Perhaps No 10 is worried that deeply awkward questions will be asked as to why so many families need help in the first place

When in a hole, it helps to stop digging. This government has now so categorically lost the argument over extending free school meals through the holidays that the only way of escaping with any dignity is to give in. When every other small cafe owner in England seems to be offering free sandwiches to kids over half-term, even while struggling to keep their own businesses afloat in a pandemic, then you should know you’ve lost. When lifelong Conservative voters, whose churches make regular collections for the food bank, are dismayed, then you’ve lost. When your own MPs are sending text messages such as the one I got, worrying that free school meals could become this government’s poll tax – well, sooner or later a U-turn becomes inevitable.

* * *

To do.
[1] In the free school meals passage, what do small cafe owners in England seem to be offering kids over half-term?
[2] Decide whether each statement agrees with the free school meals passage, and quote the words that settle it: (a) The writer received a text message from an MP who worried that free school meals could become the government's poll tax. (b) The cafe owners offering food are doing well financially during the pandemic. (c) The writer says the government has lost the argument over extending free school meals through the holidays.
[3] Carry on the free school meals passage from its last sentence.

[Dataset entries]
* * *

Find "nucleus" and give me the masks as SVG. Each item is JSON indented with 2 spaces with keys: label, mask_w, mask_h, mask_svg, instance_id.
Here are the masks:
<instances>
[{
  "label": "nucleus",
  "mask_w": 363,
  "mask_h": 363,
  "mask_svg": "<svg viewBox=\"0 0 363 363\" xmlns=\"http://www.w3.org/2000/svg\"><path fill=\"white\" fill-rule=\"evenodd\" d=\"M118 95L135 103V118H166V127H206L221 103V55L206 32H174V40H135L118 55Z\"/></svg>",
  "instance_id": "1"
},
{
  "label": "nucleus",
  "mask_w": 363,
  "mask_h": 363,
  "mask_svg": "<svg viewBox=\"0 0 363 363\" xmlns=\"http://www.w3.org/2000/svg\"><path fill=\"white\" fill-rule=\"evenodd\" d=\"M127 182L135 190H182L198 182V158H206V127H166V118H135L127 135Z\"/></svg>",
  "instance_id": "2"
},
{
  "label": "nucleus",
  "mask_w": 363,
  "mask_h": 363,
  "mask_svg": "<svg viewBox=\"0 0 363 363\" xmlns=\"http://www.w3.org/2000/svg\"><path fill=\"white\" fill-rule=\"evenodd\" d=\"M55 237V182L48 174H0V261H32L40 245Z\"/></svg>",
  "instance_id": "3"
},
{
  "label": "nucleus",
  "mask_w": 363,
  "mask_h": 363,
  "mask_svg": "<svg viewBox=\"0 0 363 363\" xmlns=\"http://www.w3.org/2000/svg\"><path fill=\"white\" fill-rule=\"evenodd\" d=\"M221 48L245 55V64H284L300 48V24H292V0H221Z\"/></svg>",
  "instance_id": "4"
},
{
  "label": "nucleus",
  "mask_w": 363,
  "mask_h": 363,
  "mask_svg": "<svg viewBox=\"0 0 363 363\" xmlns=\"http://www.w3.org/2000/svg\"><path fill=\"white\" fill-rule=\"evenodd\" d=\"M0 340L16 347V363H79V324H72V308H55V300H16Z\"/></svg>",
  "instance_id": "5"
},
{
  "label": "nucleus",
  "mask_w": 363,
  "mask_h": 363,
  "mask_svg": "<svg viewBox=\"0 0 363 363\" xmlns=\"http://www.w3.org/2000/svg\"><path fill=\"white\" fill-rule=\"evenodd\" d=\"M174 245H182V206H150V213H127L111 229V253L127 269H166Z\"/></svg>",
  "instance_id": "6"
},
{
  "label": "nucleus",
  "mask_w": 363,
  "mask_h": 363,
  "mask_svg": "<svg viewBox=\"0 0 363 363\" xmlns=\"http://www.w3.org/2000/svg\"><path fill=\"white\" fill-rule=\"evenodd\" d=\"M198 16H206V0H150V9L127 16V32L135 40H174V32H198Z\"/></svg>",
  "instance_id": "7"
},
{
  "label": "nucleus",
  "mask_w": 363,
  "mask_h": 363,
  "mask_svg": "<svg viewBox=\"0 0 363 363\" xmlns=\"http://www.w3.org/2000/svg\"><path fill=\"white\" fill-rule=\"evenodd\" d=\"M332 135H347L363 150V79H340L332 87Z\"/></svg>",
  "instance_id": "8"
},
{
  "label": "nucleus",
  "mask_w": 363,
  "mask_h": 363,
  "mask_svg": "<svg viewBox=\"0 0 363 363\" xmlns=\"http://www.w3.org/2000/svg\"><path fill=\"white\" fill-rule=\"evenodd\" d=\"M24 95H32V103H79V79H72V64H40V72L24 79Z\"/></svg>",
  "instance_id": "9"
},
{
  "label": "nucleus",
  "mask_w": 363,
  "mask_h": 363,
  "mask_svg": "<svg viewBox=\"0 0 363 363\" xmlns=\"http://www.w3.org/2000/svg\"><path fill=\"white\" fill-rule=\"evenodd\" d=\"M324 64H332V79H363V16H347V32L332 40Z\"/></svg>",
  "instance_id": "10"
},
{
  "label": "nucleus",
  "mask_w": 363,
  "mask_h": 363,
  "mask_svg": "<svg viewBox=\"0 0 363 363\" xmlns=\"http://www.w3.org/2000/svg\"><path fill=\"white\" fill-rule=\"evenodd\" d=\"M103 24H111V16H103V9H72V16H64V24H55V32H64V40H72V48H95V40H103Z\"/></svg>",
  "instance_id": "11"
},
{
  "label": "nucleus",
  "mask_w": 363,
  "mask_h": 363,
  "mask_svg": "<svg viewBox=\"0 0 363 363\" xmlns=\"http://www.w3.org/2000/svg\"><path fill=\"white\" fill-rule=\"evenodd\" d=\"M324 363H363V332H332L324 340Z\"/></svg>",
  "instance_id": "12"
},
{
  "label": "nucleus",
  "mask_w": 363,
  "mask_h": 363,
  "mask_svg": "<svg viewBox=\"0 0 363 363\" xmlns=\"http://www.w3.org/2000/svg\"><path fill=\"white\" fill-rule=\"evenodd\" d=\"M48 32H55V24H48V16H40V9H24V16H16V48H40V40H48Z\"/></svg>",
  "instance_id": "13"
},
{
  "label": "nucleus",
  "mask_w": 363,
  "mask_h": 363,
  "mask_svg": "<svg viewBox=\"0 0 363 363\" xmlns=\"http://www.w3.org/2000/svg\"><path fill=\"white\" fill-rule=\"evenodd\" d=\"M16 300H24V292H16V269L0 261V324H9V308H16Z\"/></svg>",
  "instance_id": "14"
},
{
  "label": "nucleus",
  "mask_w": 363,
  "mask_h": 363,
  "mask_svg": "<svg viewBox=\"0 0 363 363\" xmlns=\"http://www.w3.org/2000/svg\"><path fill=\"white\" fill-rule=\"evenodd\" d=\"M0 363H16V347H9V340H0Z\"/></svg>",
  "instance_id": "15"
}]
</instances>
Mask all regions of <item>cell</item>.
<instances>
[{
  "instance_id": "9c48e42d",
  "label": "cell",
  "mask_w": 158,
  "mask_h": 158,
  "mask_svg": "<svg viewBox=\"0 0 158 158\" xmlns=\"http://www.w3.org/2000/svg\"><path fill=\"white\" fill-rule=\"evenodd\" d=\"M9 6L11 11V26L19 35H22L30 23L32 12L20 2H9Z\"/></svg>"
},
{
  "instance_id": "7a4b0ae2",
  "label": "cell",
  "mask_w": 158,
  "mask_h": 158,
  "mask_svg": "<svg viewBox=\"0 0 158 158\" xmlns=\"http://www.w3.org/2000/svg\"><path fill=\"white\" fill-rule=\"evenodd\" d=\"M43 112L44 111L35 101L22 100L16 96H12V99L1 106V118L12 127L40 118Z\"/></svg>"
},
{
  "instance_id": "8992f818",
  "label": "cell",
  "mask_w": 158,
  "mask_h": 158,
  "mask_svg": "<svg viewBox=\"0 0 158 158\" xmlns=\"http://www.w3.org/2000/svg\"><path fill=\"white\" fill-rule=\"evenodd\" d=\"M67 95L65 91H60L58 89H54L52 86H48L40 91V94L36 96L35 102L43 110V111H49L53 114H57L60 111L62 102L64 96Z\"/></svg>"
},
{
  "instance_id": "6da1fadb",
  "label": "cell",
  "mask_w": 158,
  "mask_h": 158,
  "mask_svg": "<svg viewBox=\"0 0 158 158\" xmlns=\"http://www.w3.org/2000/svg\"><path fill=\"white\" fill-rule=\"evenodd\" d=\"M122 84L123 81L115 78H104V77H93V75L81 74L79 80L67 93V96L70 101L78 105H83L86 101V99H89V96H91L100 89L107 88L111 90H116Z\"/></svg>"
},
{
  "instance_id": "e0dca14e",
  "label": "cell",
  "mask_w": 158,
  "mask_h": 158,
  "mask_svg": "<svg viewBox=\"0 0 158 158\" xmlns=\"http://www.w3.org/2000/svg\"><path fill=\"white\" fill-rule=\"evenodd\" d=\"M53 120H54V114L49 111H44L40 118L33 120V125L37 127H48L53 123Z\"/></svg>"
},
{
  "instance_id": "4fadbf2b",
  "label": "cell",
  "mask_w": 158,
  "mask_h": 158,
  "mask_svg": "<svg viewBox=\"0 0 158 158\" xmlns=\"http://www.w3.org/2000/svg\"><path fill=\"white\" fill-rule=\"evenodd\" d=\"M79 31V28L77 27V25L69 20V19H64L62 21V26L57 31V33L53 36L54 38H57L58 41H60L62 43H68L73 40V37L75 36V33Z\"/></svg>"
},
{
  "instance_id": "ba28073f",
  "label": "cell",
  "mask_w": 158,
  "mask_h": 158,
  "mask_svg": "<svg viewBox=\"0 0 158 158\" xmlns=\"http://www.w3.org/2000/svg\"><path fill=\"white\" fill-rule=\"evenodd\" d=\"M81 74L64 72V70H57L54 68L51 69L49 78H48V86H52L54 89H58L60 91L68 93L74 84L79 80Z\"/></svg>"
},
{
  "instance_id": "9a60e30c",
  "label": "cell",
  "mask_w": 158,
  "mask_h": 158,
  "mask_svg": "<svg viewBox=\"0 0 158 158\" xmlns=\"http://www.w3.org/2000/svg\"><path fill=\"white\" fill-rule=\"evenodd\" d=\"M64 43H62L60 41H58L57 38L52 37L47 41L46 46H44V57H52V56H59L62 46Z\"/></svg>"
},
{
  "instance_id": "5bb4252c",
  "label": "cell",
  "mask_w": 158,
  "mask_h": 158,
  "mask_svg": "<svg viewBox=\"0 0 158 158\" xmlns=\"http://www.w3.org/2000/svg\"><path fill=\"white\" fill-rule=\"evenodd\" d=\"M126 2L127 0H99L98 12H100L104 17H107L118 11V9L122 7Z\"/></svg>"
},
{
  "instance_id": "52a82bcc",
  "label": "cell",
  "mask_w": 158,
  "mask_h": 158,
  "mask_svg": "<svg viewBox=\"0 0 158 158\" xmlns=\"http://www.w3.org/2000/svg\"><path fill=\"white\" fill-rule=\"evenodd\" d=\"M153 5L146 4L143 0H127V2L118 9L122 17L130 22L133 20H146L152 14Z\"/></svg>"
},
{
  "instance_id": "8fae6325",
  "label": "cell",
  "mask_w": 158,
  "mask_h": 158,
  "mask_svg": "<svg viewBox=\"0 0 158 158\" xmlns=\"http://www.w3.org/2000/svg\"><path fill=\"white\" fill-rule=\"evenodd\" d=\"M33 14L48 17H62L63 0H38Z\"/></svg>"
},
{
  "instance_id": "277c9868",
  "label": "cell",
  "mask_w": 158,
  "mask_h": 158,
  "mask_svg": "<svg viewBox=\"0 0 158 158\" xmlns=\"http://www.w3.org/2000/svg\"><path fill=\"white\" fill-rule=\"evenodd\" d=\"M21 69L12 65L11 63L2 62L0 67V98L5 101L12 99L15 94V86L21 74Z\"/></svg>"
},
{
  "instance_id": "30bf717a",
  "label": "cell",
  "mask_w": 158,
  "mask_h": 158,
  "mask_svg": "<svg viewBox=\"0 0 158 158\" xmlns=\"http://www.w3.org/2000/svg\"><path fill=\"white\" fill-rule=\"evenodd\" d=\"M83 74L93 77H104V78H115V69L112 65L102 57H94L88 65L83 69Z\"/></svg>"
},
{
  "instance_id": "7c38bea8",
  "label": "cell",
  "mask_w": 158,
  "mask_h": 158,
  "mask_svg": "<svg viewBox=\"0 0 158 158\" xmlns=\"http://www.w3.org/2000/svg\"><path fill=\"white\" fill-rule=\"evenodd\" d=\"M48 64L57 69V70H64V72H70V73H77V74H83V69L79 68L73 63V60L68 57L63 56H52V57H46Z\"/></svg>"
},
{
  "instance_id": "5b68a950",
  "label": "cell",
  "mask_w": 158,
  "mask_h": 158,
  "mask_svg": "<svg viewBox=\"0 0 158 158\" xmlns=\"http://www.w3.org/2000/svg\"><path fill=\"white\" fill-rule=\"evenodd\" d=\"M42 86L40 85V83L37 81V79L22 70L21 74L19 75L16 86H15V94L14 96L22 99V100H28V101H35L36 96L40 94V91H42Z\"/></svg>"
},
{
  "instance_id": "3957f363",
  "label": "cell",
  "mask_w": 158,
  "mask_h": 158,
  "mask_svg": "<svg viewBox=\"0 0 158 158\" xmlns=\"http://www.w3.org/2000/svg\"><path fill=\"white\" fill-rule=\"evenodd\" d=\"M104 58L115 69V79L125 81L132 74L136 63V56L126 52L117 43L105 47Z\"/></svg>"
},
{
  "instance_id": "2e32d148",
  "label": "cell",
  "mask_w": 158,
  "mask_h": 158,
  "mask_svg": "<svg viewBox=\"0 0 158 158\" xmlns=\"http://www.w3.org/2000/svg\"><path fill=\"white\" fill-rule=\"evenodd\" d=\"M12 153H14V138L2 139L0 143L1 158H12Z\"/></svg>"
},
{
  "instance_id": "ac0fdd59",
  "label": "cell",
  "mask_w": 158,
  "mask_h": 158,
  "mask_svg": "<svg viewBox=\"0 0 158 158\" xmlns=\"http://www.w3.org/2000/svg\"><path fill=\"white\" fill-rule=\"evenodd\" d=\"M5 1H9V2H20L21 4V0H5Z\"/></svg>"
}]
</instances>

* * *

Answers per task.
[1] Free sandwiches.

[2]
(a) Yes: "When your own MPs are sending text messages such as the one I got, worrying that free school meals could become this government’s poll tax"
(b) No: "even while struggling to keep their own businesses afloat in a pandemic"
(c) Yes: "This government has now so categorically lost the argument over extending free school meals through the holidays"

[3]
They may want to call it something different, dress it up not to look like a retreat. But the cabinet can’t keep twisting themselves into the kind of knots Matt Hancock did on Monday morning, telling Radio 4’s Today programme that on the one hand he agrees with the footballer Marcus Rashford’s campaign to stop children going hungry, but on the other hand – no, they won’t actually do what Rashford wants. The prime minister’s promise a few hours later that no child would go hungry at Christmas, even if he couldn’t actually explain how that would be guaranteed, suggests he now realises the position isn’t sustainable. The only mystery is why it took so long.